On pourrait le penser, vu comment les services de police ont voulu décourager la poignée de chrétiens révolutionnaires qui désiraient monter une petite action politico-spirituelle quand, dans leur ville, s’est incrusté derrière le Pape le président de la République.
« Nous ne craignons pas tellement, au fond, dit-il, tous ces socialistes-anarchistes athées et révolutionnaires : nous les surveillons et nous connaissons leur jeu. Mais il est parmi eux, bien que peu nombreux, quelques hommes à part : ce sont ceux qui croient en Dieu en qui sont chrétiens en même temps que socialistes.
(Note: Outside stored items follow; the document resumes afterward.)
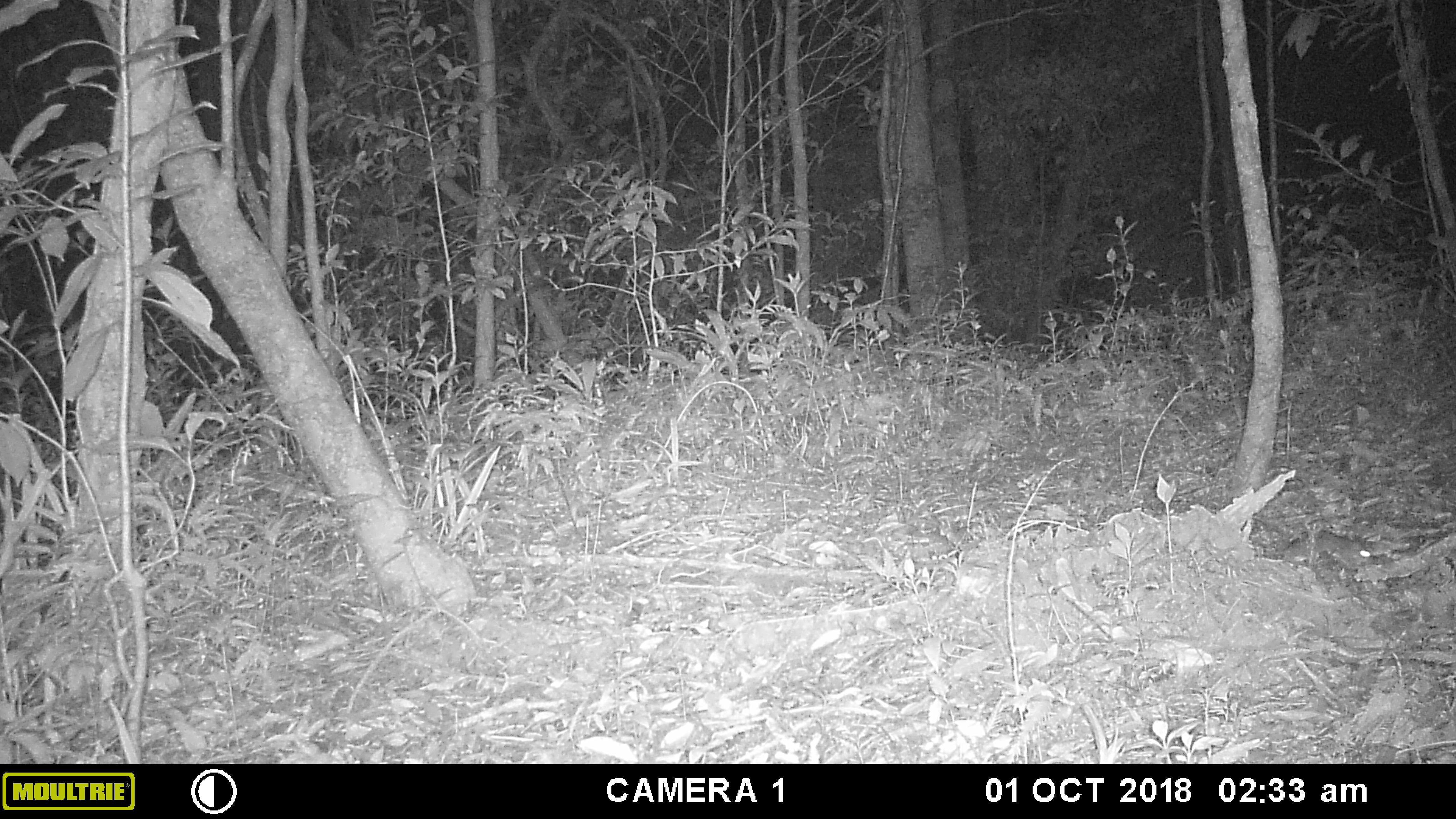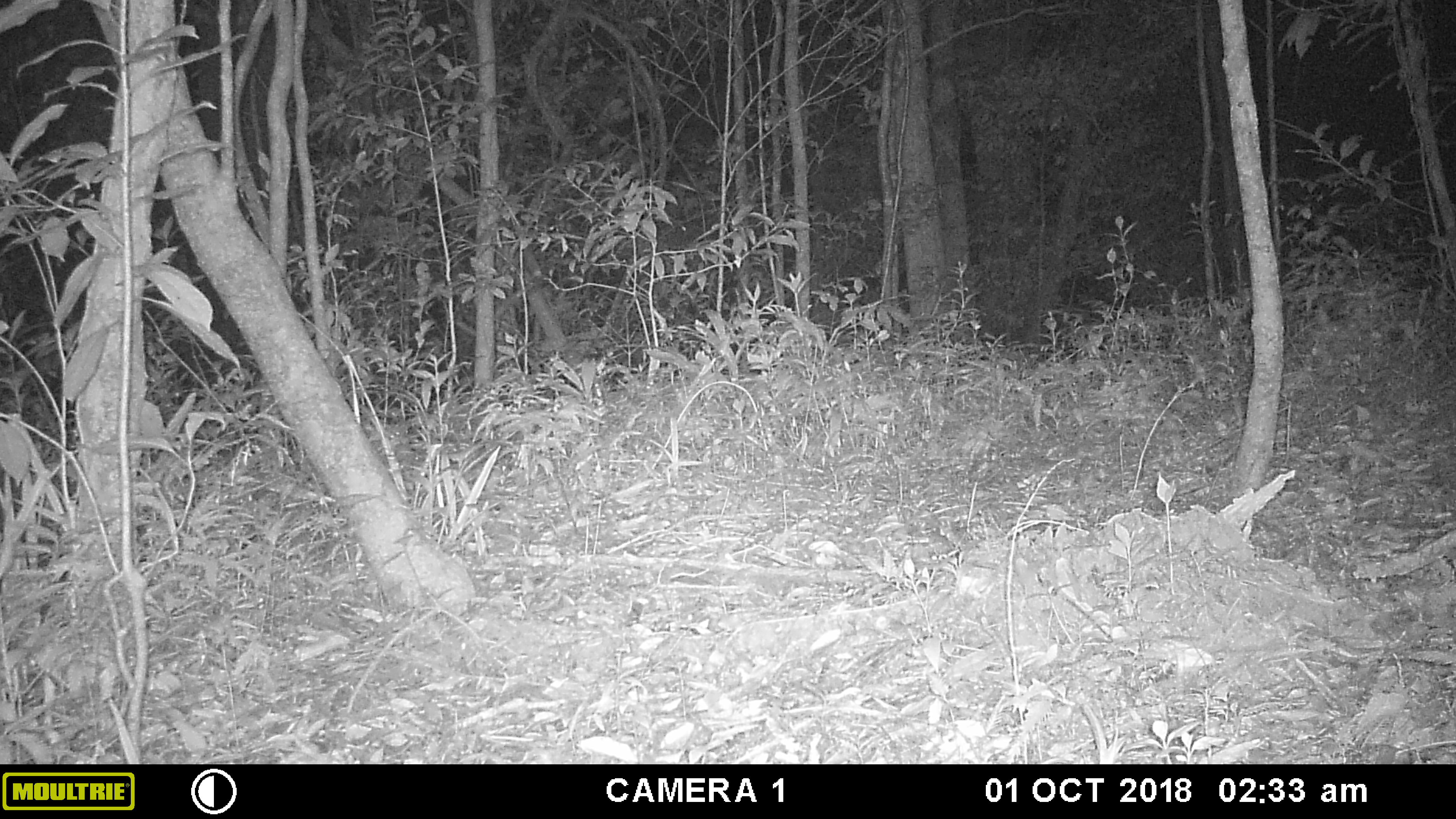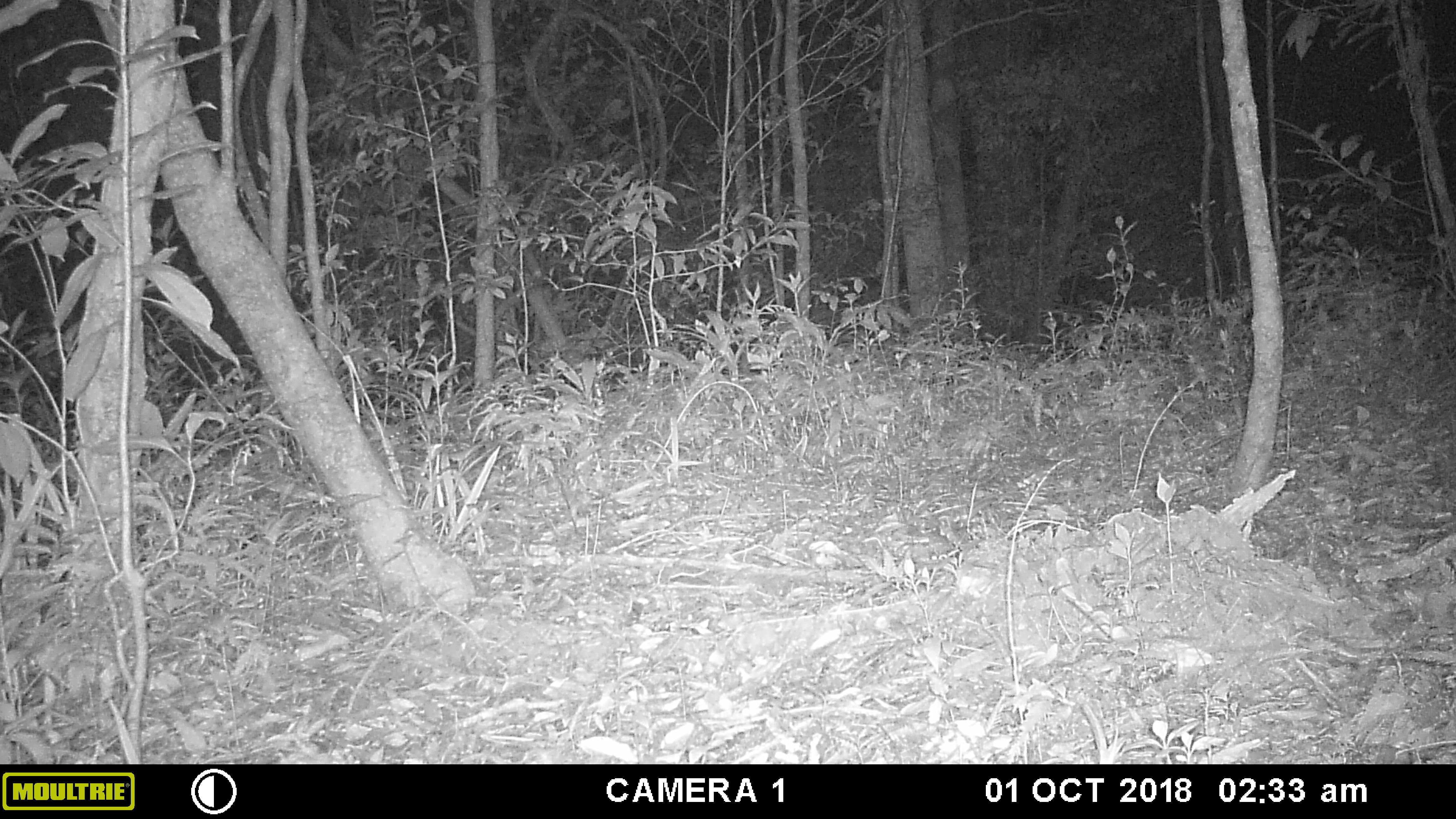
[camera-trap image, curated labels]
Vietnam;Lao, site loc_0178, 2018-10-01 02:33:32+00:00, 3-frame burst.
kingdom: Animalia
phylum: Chordata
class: Mammalia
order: Rodentia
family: Muridae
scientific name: Muridae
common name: old-world mice and rats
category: unidentified murid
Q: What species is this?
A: Unidentified murid (old-world mice and rats) (Muridae).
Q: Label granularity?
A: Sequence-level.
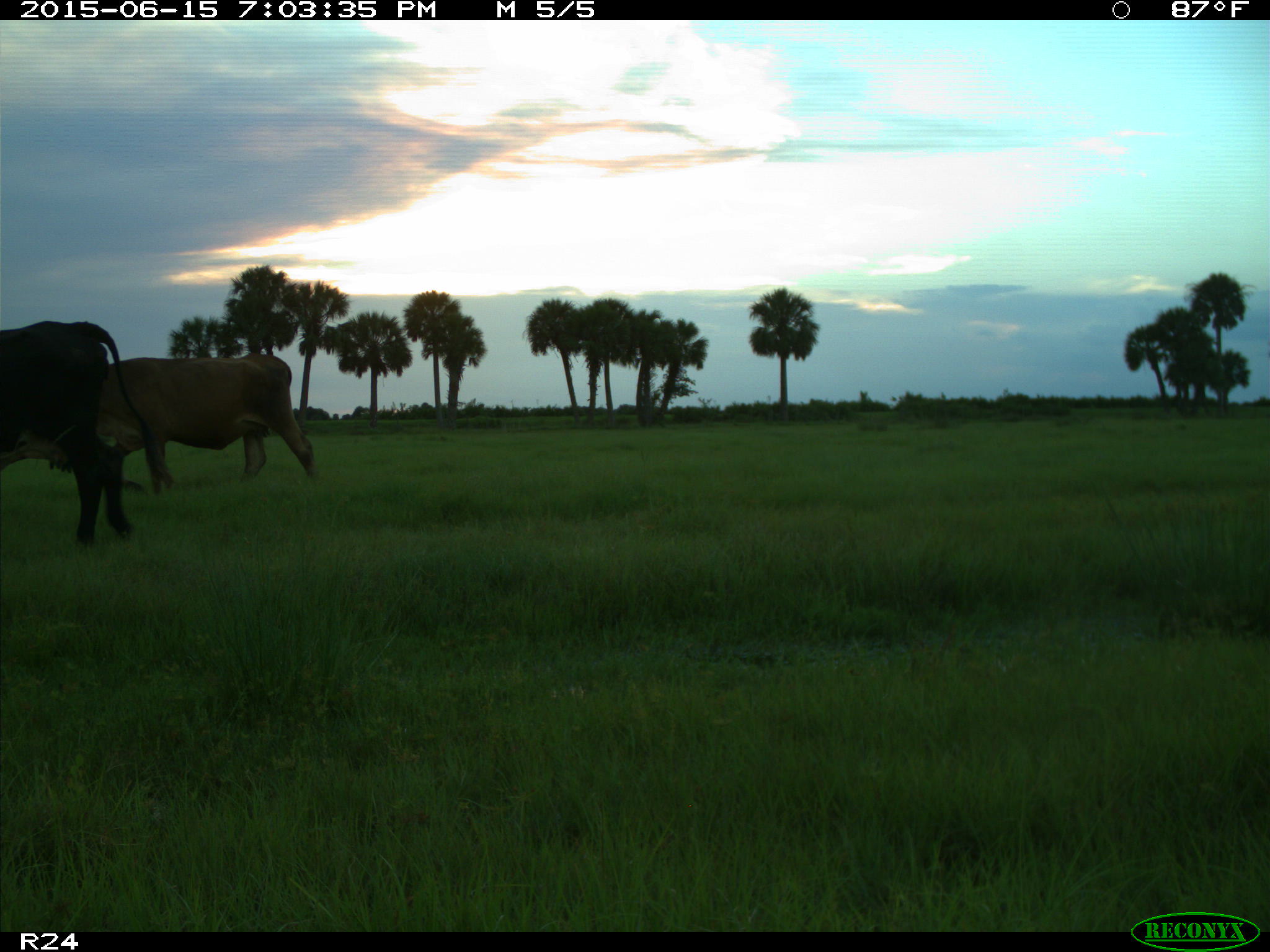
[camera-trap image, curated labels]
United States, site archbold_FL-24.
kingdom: Animalia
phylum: Chordata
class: Mammalia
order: Artiodactyla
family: Bovidae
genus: Bos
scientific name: Bos taurus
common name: domestic cow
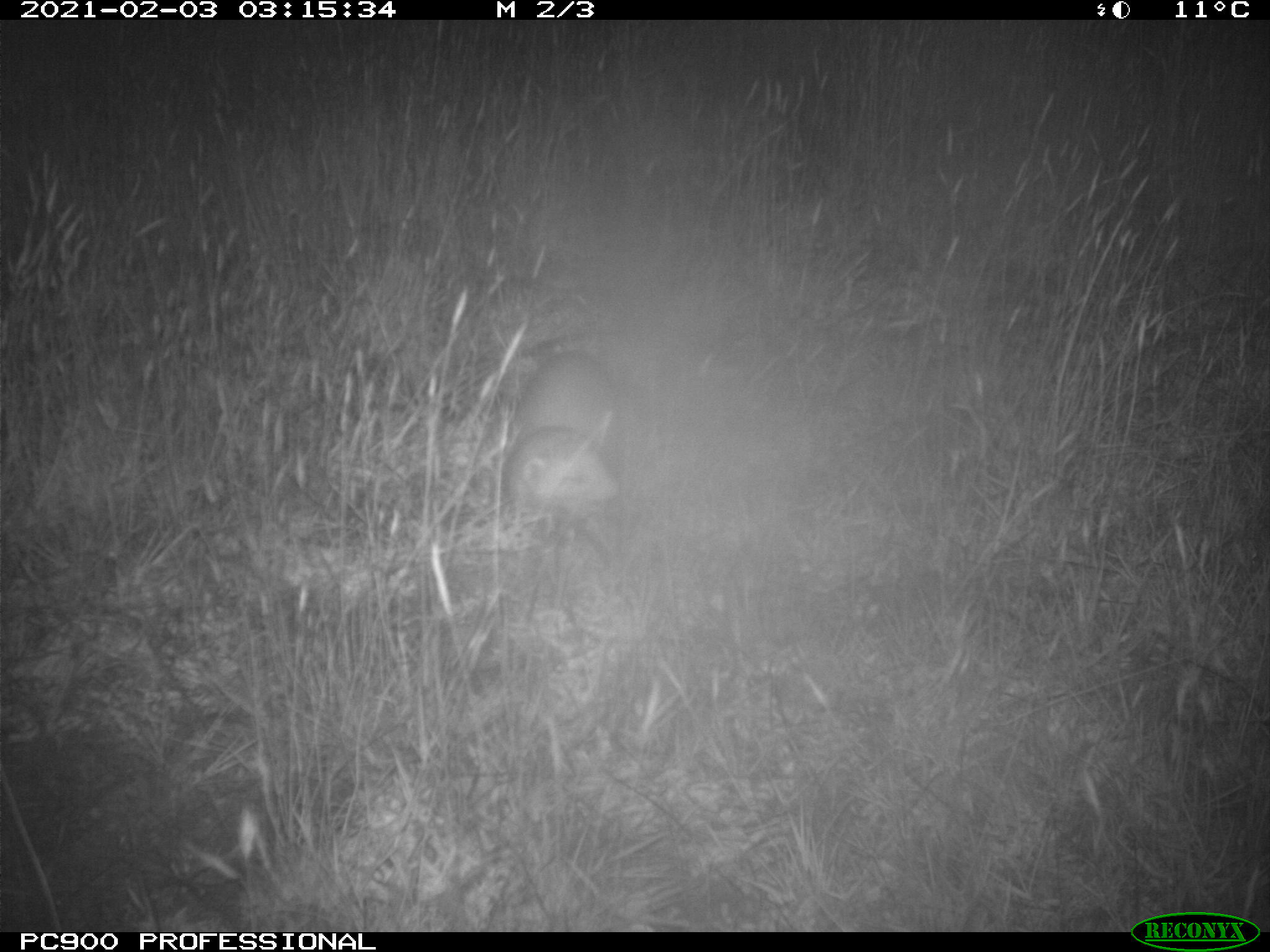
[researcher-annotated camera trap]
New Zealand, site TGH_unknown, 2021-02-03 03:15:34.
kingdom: Animalia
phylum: Chordata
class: Mammalia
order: Carnivora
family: Mustelidae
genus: Mustela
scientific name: Mustela furo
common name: ferret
Ferret (Mustela furo).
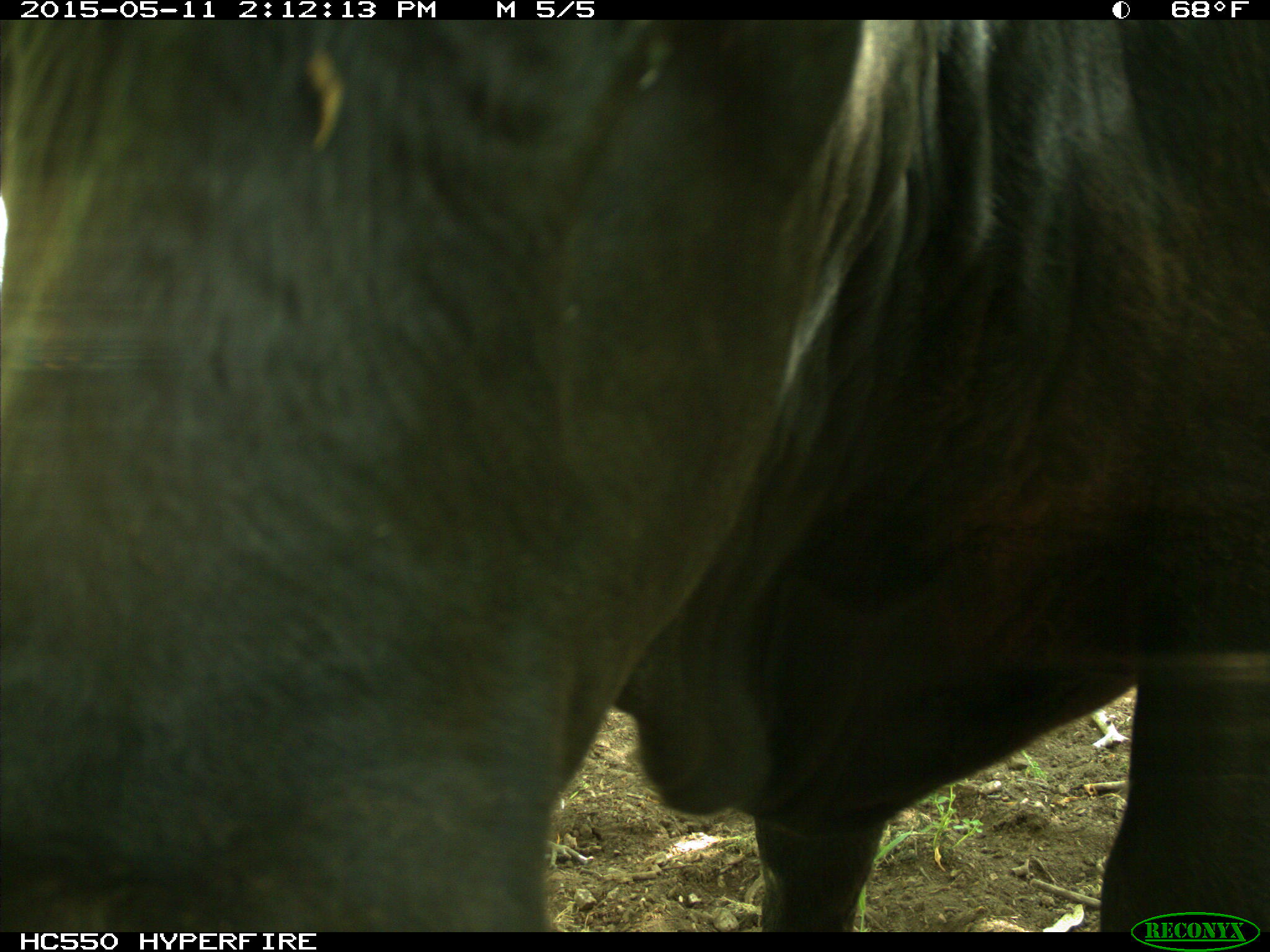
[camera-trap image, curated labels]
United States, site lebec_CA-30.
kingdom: Animalia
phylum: Chordata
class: Mammalia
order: Artiodactyla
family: Bovidae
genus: Bos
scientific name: Bos taurus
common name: domestic cow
Ce sont eux que nous craignons le plus, ce sont des gens redoutables ! Le socialiste-chrétien est plus redoutable que le socialiste-athée. »
Fiodor Dostoïevski, Les frères Karamazov
Car s’il est clair que nous sommes moins bruyants – et hélas moins nombreux – que les prétendus défenseurs des « racines chrétiennes de la France » (pourtant si prompts à refuser le christianisme sitôt qu’un Pape le propose à leur pays) nous sommes encore quelques chrétiens à nous souvenir que la Parole de Dieu invite à nous placer aux côtés des exclus, des étrangers, des exploités. Comme le disait le Pape dès le début de son pontificat : « un chrétien, s’il n’est pas révolutionnaire en ce temps, n’est pas chrétien ».
Aussi avons-nous cru impossible de nous taire quand nous avons appris que le président qui garantit l’ordre raciste, brutal, inéquitable et meurtrier, voulait faire les honneurs au Pape qui n’a de cesse de proclamer, avec le Christ, que nous sommes Tous Frères (c’est-à-dire, même avec les arabes, les musulmans, les migrants, les homos, les gauchos et les pauvres). Comme le même jour devaient se tenir des mobilisations contre les meurtres policiers et autres crimes d’Etat, l’islamophobie permanente et le…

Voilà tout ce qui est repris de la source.